Mackanin routinely benched Hamilton (a lefty) whenever they faced left-handed starting pitchers-----and I'm not talking about Sandy Koufax. That is, unless you place Paul Maholm and Tom Gorzelanny on Koufax's level. Even worse, if Hamilton was given the start, he was often pulled late in the games when a left-handed relief pitcher came on to face him. Even worse than that (worser?), Hamilton was often pulled for Norris Hopper (aka "a crappier version of Ryan Freel with no power").

It was inexplicable on every level. And yet, if the Reds somehow pulled out a victory that night, fans would conveniently forget the inhumane treatment dealt in Hamilton's direction. All anybody wanted to discuss on talk radio the following day was how Pete Mackanin was the manager of the future (or whatever).

I'm not saying Pete Mackanin is regularly the topic of dinner conversations, but any time I've heard his name mentioned over the past two years, it's always in a positive light.

And that makes me want to blow up buildings.

**********

Alice in Chains

Everyone born between 1974 and 1982 seems to think their music was exceptional. Well, everyone not named me. I hate them. They suck. These are the types of things that make Alice in Chains overrated.

**********

Lance Armstrong, Tiger Woods and Michael Phelps

Ahhh...nothing is more fun that aggravating unathletic-types.

Seemingly every year since 1997 one credible publication or another has voted either Tiger Woods, Lance Armstrong or Michael Phelps (or all three of them, somehow) their Athlete of the Year. This makes me want to punch babies and/or shove blind people down the steps.

Tiger Woods isn't an athlete. Okay, he might be, but how would I know? All he does is hit a motionless ball and walk around for a few hours. Oh, I concede that he's the best motionless ball-hitter and walker arounder I've ever seen, but that alone doesn't make him an athlete; it just makes him rich. Could he properly orchestrate a 3-on-2 fastbreak? Could he turn a 6-4-3 double play? Could he cheat on his wife, get caught, not care, and rush for 181 yards the following day? Highly unlikely.

But there are thousands upon thousands of athletes from other sports who could've been Tiger's rival had they decided to play golf at an early age. On the flip side, I'm guessing Tiger -- even with maniacal lifelong focus to basketball, beginning at age four -- would never have been good enough to play beyond the high school level.

As for Lance Armstrong and Michael Phelps, well, I'm using the same argument. Armstrong has great endurance and is a really fast peddler. Does that alone make him an athlete? No. It just means he has great endurance and is a really fast peddler. And Phelps...ditto. Just replace "really fast peddler" with really good arm mover in water.

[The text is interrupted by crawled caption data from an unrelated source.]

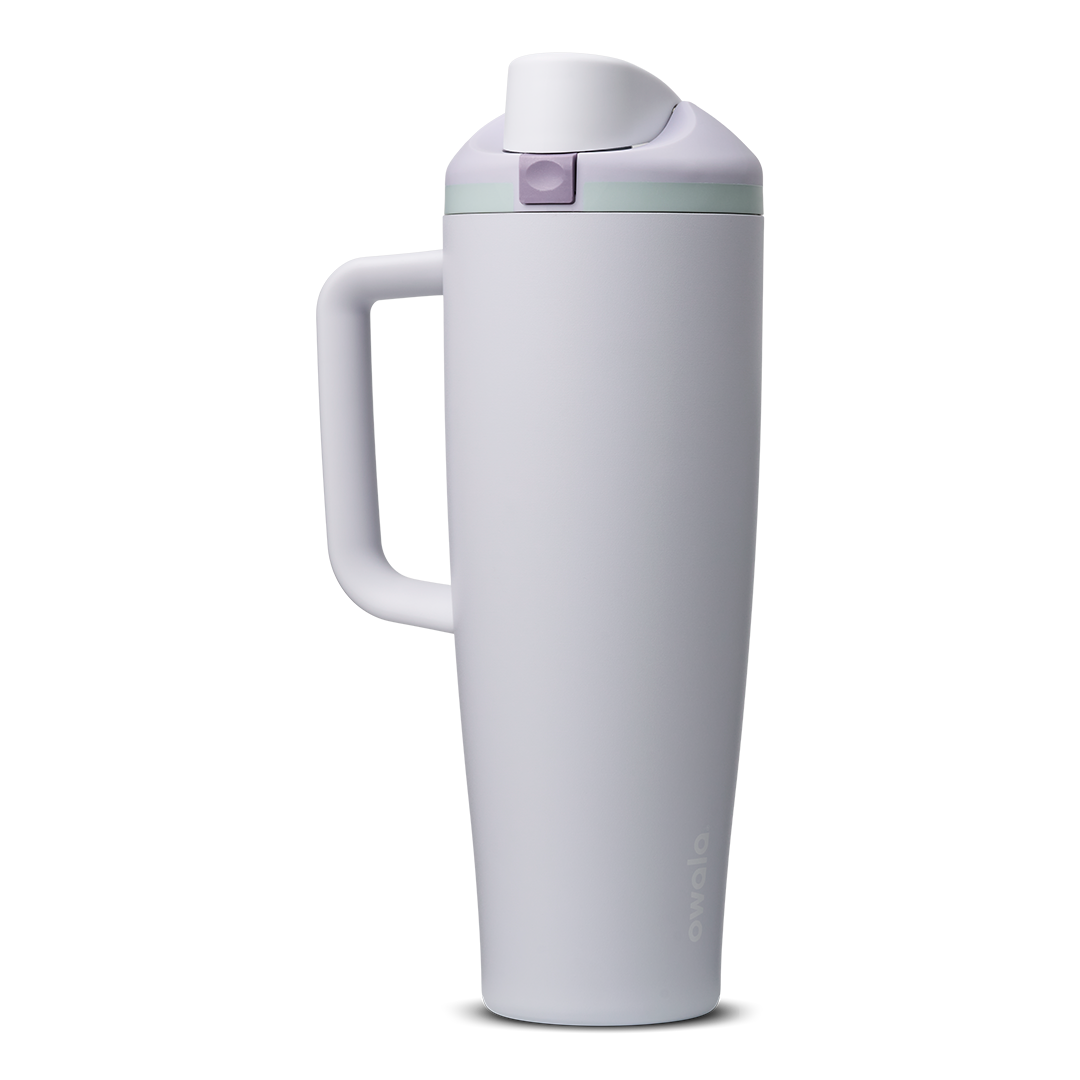 FreeSip? Tumbler - Open Air - Image 5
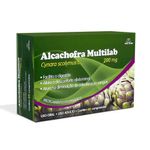 -Alcachofra-200mg-60-Comprimidos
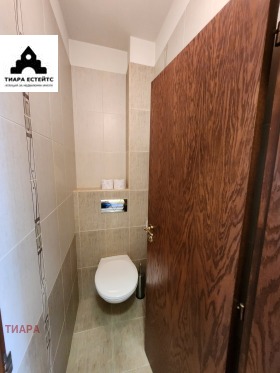 ���� ��� ���� 4-����� | Imot.bg � ����� ������ 13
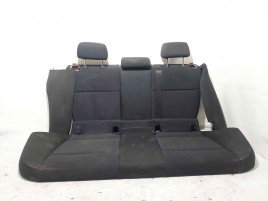 Bancheta spate Bmw 1 (E81, E87) [Fabr 2004-2010] OEM
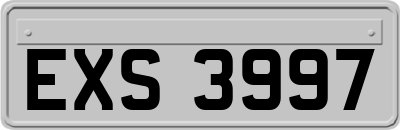 EXS3997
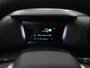 Citroën E-C4X Shine 50 kWh | SOH 100% | Head-Up | 360 Camera | Stoel/Stuurverwarming | ACC | Zondag Open!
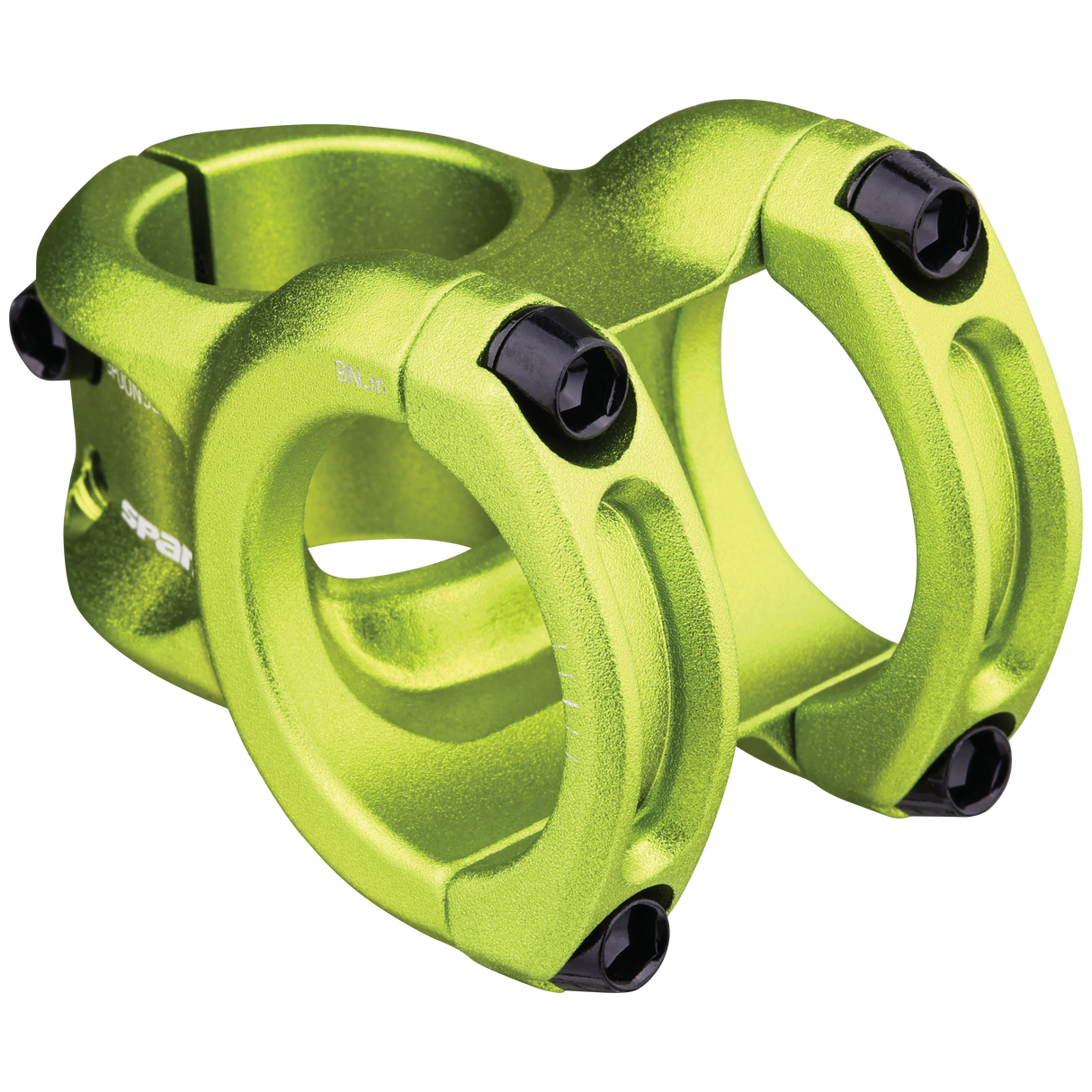 SPANK Spoon 350 Stem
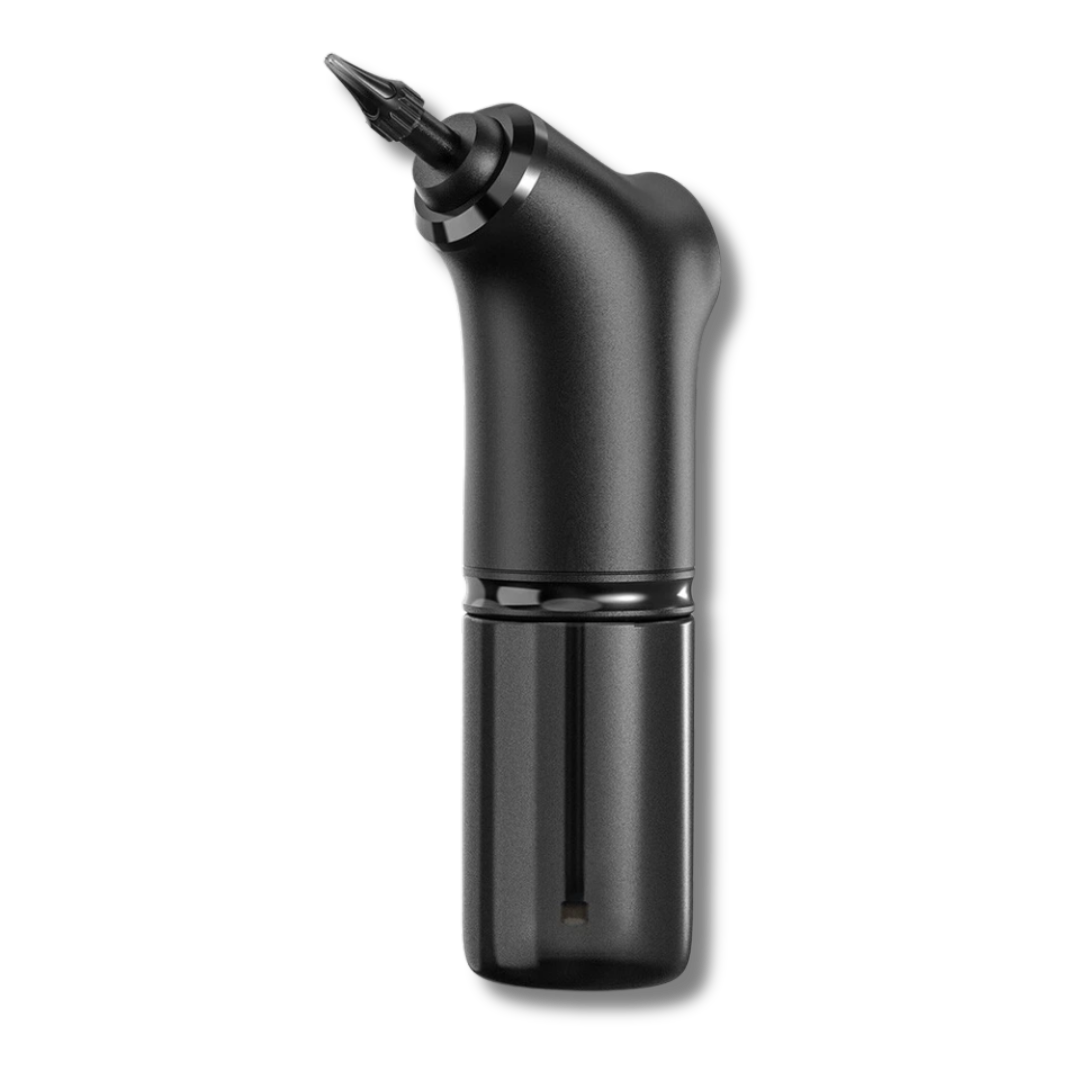 Sonique™ - Ear Wax Remover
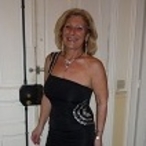 Perfil de Edouarline
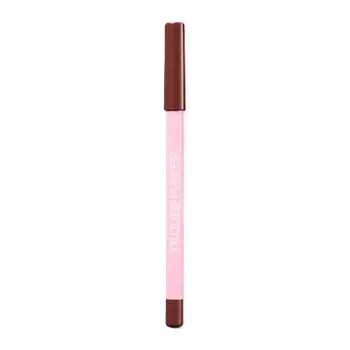 Tužka na rty Trouble Maker Tužka na rty Overdo It Cool Nude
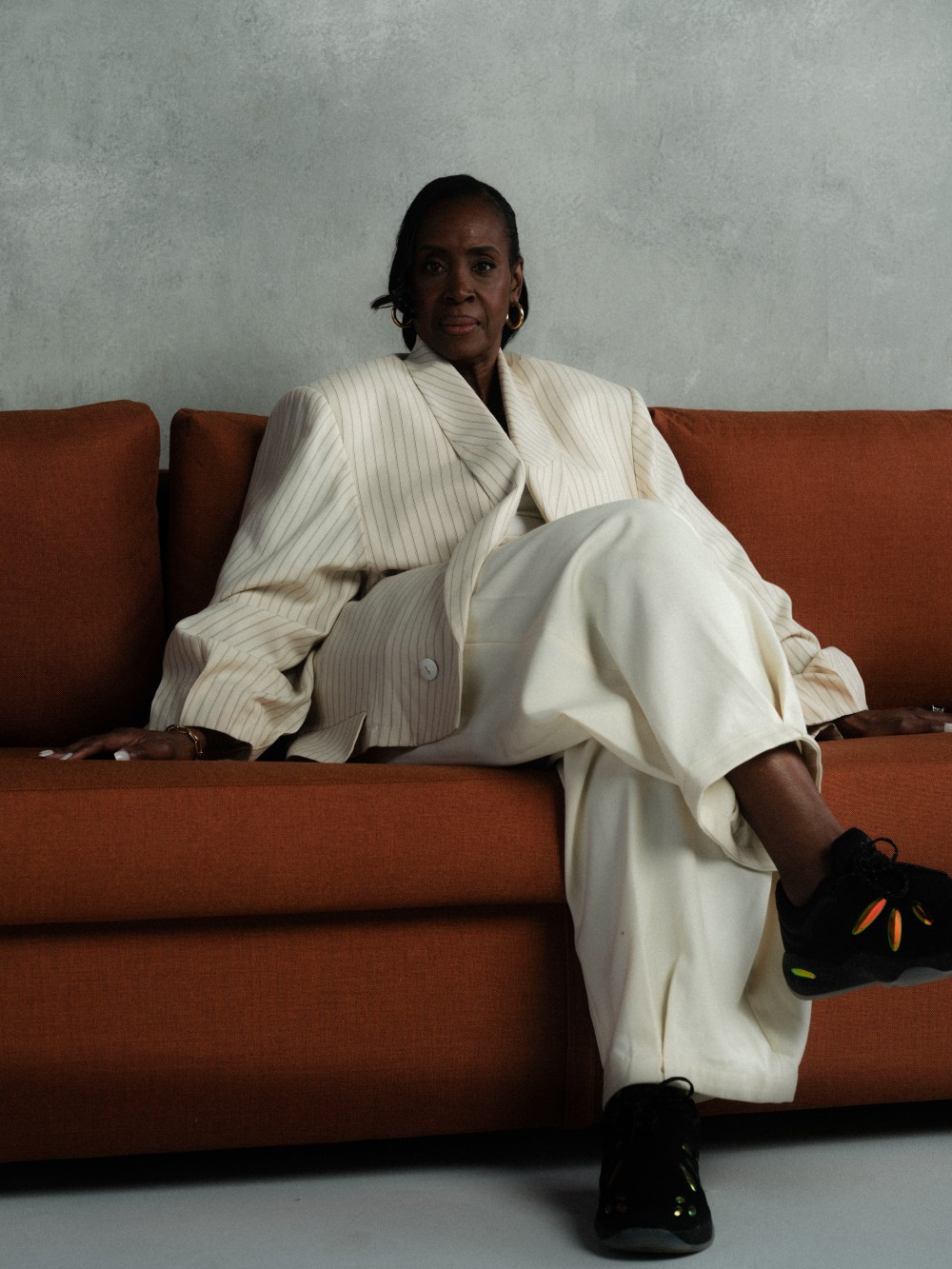 台灣之光又出招！NAMESAKE 與 NBA 球星 Jaylen Brown 推出聯名系列！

Tiger Woods, Lance Armstrong and Michael Phelps might be the best participants golf, cycling and swimming have ever seen. But let's stop the praise right about there. Shower them with all the awards imaginable in their desired fields, just don't tell me tell me their individual achievements are on par with Tom Brady, LeBron James, Willy Taveras, et al.

**********

Keep the change, you filthy animals.